■ ABOUT THIS TASK
Produce a word-for-word copy of the data below.
** Opening DATASET CONTENT block **
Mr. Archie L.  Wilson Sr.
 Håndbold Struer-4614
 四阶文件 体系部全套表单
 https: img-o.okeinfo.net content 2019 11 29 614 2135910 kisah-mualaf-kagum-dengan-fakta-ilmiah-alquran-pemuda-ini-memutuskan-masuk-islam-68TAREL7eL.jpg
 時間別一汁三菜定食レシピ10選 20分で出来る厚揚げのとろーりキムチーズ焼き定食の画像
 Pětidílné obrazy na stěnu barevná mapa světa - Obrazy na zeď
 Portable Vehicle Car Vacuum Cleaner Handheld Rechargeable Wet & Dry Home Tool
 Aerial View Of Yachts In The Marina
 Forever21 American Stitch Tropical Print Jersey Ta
** Closing DATASET CONTENT block **
■ FINISHED EXERCISE
Mr. Archie L.  Wilson Sr.
 Håndbold Struer-4614
 四阶文件 体系部全套表单
 https: img-o.okeinfo.net content 2019 11 29 614 2135910 kisah-mualaf-kagum-dengan-fakta-ilmiah-alquran-pemuda-ini-memutuskan-masuk-islam-68TAREL7eL.jpg
 時間別一汁三菜定食レシピ10選 20分で出来る厚揚げのとろーりキムチーズ焼き定食の画像
 Pětidílné obrazy na stěnu barevná mapa světa - Obrazy na zeď
 Portable Vehicle Car Vacuum Cleaner Handheld Rechargeable Wet & Dry Home Tool
 Aerial View Of Yachts In The Marina
 Forever21 American Stitch Tropical Print Jersey Ta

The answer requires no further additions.